I have similar doubts, and the time I spent teaching Tanzanian children to read English made me think a lot about my teaching, about DuBois’, and about why it get’s done. Why, after all, do we teach? DuBois went to Tennessee because the government wanted to make country hicks into tax-paying citizens, however separate and equal; I went to Tanzania because the Washington consensus is that globalization is the way of the future and all citizens of the globe must learn an “international” language (not just Chagga and Swahili, for example); and I teach now because the technocrats of tomorrow need to learn to write. We teach because the skills we happen to have make us useful tools in a system much larger than us, like Bobby Fischer going to war. But we hope that something not quite so useful, not quite so necessary, and much more liberating can happen in the classroom outside of all that. This is the great hope, the way learning to read English helped Africans throw the English out of their country, so many years ago. Is it right? Is it true? Or is it simply a pleasing story we tell ourselves? I get very nervous anytime anyone claims to be showing someone the way to liberate themselves.

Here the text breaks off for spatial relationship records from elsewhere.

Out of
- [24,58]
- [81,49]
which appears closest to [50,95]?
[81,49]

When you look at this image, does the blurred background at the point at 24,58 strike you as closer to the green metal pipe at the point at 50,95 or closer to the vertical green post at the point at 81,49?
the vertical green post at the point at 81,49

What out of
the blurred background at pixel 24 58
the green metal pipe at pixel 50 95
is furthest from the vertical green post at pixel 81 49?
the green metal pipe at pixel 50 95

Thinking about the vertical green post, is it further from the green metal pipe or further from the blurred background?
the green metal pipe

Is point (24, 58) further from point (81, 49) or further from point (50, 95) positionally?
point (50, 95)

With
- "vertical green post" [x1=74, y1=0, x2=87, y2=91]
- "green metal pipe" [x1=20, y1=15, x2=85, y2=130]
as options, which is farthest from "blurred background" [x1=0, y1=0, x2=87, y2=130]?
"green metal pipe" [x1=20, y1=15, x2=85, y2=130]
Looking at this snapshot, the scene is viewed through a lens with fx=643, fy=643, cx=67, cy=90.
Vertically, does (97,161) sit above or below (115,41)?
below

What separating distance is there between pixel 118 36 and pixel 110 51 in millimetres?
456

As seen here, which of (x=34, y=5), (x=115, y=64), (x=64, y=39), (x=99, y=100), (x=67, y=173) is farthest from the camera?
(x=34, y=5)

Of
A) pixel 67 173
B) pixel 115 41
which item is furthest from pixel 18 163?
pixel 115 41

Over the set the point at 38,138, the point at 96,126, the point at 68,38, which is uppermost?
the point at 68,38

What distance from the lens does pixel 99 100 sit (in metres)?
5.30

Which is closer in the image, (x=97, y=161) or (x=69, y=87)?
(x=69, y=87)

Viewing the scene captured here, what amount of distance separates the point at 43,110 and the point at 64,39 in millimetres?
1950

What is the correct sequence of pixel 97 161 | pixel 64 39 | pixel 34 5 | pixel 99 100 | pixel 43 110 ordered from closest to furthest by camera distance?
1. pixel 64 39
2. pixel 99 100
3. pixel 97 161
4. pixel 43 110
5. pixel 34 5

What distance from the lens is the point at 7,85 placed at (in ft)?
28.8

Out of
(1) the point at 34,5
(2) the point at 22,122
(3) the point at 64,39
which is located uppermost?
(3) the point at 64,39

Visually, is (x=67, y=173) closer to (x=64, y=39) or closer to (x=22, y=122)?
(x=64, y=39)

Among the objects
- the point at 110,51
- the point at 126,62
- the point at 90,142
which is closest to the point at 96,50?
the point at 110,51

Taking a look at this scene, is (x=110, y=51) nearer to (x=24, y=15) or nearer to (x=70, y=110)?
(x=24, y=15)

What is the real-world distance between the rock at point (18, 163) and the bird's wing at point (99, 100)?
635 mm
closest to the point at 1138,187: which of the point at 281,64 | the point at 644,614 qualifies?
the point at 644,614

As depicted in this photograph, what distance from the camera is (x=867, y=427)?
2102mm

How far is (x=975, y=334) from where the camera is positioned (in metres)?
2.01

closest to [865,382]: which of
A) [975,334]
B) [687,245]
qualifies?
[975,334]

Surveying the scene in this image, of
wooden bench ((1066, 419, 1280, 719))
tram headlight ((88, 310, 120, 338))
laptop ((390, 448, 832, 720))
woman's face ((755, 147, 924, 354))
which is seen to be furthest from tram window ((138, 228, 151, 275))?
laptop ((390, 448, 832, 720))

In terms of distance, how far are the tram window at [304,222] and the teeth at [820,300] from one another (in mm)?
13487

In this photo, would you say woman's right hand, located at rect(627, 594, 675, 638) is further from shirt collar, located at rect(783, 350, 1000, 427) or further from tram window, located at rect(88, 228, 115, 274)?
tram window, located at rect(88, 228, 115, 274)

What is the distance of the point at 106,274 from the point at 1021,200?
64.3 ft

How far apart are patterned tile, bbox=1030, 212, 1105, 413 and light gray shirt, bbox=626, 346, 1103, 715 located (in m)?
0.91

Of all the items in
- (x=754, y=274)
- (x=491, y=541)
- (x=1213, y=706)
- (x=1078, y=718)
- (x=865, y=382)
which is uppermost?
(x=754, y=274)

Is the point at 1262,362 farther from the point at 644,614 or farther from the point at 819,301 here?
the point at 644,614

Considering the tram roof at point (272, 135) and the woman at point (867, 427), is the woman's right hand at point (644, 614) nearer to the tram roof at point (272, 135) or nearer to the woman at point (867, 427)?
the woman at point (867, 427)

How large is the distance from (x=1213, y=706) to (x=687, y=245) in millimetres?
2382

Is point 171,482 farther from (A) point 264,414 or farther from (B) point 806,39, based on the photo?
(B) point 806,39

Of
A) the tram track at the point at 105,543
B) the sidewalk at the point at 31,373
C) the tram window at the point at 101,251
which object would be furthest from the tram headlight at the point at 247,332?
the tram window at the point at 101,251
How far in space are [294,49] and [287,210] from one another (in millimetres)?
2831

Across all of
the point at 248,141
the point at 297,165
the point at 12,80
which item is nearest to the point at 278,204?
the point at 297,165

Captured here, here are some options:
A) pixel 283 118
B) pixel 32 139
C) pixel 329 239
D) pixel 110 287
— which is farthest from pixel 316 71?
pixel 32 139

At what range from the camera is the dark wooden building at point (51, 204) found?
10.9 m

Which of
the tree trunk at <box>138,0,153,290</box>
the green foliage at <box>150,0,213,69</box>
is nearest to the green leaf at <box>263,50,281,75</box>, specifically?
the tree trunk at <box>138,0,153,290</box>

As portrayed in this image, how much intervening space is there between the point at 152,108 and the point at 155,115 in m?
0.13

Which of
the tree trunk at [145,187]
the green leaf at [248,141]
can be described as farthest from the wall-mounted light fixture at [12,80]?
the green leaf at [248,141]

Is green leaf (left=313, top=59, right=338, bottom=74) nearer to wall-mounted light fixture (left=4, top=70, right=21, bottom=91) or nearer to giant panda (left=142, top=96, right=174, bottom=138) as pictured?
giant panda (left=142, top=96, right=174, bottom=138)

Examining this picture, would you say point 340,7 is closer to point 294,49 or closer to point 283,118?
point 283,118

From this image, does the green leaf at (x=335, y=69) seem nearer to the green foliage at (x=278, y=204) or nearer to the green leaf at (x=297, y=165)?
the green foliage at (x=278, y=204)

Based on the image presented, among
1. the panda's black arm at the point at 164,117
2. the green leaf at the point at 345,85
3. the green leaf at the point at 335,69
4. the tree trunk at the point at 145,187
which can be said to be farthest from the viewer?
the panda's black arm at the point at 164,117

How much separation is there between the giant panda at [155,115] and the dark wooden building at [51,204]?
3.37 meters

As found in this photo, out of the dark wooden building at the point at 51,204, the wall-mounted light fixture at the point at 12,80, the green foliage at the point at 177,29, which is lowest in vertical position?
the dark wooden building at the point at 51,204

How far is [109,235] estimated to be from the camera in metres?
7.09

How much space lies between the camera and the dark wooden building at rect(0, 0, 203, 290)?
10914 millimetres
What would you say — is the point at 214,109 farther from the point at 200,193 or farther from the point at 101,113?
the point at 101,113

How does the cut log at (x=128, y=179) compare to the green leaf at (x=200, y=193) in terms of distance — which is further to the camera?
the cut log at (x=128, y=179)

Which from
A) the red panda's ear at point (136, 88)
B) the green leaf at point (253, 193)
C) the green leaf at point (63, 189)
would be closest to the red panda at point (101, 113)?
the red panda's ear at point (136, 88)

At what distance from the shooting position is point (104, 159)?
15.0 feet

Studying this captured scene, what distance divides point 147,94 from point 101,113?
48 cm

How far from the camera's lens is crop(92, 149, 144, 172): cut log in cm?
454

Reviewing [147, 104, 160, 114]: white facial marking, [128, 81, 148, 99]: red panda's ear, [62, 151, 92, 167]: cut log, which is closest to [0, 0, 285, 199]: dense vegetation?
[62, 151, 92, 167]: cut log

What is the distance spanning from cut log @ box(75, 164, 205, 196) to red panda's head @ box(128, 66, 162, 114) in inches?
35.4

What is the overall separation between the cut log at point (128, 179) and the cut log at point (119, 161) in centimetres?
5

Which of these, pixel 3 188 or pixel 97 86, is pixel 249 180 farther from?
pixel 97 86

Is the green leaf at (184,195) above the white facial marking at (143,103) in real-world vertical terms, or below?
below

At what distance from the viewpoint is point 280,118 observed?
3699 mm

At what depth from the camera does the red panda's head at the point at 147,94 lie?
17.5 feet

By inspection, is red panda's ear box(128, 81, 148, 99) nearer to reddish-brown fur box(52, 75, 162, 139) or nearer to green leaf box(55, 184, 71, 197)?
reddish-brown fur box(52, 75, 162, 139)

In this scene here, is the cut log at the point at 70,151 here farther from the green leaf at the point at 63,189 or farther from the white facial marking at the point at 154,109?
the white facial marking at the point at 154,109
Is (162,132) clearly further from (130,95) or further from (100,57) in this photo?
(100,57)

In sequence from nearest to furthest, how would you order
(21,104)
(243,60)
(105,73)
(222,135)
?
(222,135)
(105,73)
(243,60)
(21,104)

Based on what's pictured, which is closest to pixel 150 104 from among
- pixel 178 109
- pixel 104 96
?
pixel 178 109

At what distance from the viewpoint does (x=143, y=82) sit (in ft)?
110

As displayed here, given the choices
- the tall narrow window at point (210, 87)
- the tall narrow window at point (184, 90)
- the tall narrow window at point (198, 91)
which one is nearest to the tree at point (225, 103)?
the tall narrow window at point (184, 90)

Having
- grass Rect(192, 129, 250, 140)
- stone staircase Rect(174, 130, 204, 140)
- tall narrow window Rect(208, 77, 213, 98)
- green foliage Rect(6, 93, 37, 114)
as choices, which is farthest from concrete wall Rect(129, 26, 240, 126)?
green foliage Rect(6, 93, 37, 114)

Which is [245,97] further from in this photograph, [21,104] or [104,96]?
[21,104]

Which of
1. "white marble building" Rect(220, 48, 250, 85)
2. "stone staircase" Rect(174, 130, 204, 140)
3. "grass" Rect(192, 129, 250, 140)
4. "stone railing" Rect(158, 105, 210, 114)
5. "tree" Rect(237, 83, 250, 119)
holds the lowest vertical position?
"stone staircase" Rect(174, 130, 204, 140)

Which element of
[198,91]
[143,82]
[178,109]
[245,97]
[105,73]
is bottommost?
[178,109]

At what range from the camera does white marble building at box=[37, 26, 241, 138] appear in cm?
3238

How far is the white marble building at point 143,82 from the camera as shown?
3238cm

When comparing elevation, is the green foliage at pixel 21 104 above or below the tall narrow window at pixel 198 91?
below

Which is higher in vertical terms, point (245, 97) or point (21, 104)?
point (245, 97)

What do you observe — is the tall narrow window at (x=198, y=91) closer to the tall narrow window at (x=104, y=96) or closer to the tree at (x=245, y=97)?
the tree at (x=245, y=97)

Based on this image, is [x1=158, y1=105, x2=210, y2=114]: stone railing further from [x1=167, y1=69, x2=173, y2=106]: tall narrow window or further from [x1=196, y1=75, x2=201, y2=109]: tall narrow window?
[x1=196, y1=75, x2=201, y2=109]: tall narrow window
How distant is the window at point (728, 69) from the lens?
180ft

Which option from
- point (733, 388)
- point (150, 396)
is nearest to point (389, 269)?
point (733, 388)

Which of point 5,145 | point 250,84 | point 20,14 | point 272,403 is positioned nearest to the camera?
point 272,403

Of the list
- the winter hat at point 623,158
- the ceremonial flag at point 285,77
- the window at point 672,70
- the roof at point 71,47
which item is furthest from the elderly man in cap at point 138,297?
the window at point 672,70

But that doubt has little to do with classroom process, or what I do. It’s just a hope, and one I don’t tell my students about very much. After I take roll, assign papers, and instruct them on the correct way to write a thesis, I tell them what John Steinbeck is afraid of, what it’s like to fear the bomb, and I ask them what they believe. After telling them to obey and ordering them to believe that I know best, I stop and I ask them to trust me and to doubt me. I order them to think for themselves, and grade them on how well they do. And despite the contradictions always implied, sometimes, miraculously, they do. But how much because of me?